Nuvem Soberana do SUS deve ampliar integração de dados e acelerar transformação digital na saúde

Tecnologia permitirá ao Brasil ter maior controle sobre informações de saúde e poderá facilitar o acesso ao prontuário do paciente em diferentes regiões do país

A transformação digital do Sistema Único de Saúde (SUS) está avançando para uma nova etapa. Uma das principais apostas do Ministério da Saúde é a criação da Nuvem Soberana do SUS, estrutura tecnológica que deverá ampliar a integração dos dados de saúde dos brasileiros e garantir ao Estado maior controle sobre a infraestrutura onde essas informações são armazenadas e processadas.

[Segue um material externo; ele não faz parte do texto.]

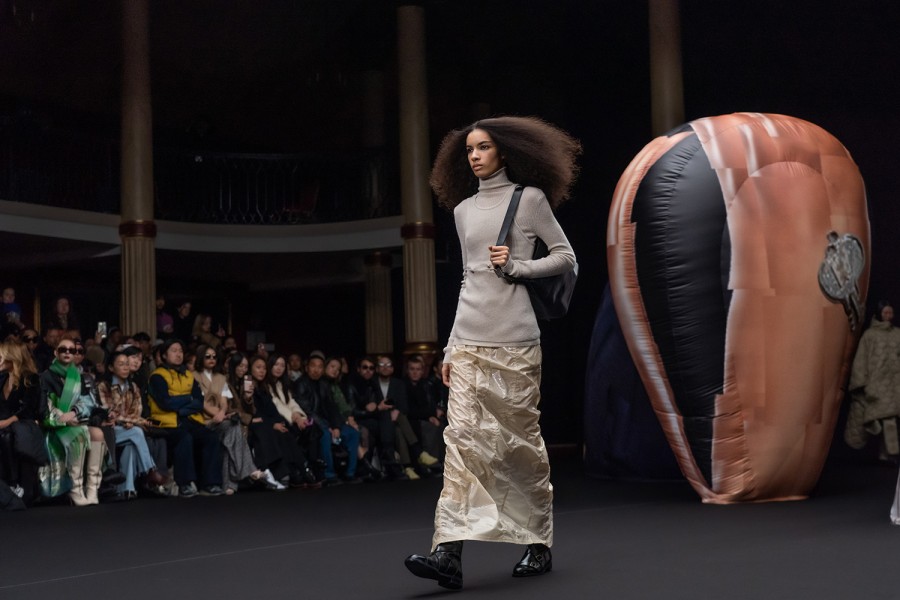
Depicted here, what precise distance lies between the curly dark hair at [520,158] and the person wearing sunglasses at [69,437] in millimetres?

De acordo com o secretário-executivo do Ministério da Saúde, Adriano Massuda, na prática, a proposta é fazer com que informações hoje espalhadas entre unidades básicas, hospitais e outros serviços possam ser compartilhadas de forma segura. Assim, um paciente que esteja fora da cidade de origem e precise de atendimento poderá ter seus dados clínicos acessados pela rede, evitando que informações importantes dependam de uma antiga pasta de papel ou da memória do paciente.

Segundo Massuda, cerca de 90% das unidades básicas já utilizam o prontuário eletrônico. O desafio agora é integrar esses sistemas. A Nuvem Soberana faz parte desse processo, junto à Rede Nacional de Dados em Saúde (RNDS), permitindo que diferentes pontos da rede trabalhem com informações conectadas.

A tecnologia também deve mudar a forma como o paciente acessa o SUS. O avanço da telessaúde, por exemplo, permite que parte dos acompanhamentos seja feita remotamente, sem substituir consultas presenciais quando elas forem necessárias.

A inteligência artificial também entra nesse cenário como ferramenta de apoio aos profissionais. A ideia não é substituir médicos ou outros trabalhadores, mas auxiliar na tomada de decisões, emitir alertas e ajudar a identificar exames, tratamentos ou acompanhamentos que possam ter sido esquecidos.

Um exemplo já em andamento está no Paraná. A UTI do Hospital Evangélico Mackenzie, em Curitiba, participa do processo de transformação digital de UTIs em diferentes regiões do país. Para o Ministério da Saúde, a combinação de prontuários integrados, telessaúde e inteligência artificial pode tornar o SUS mais rápido e eficiente, sem abrir mão dos princípios de universalidade e integralidade.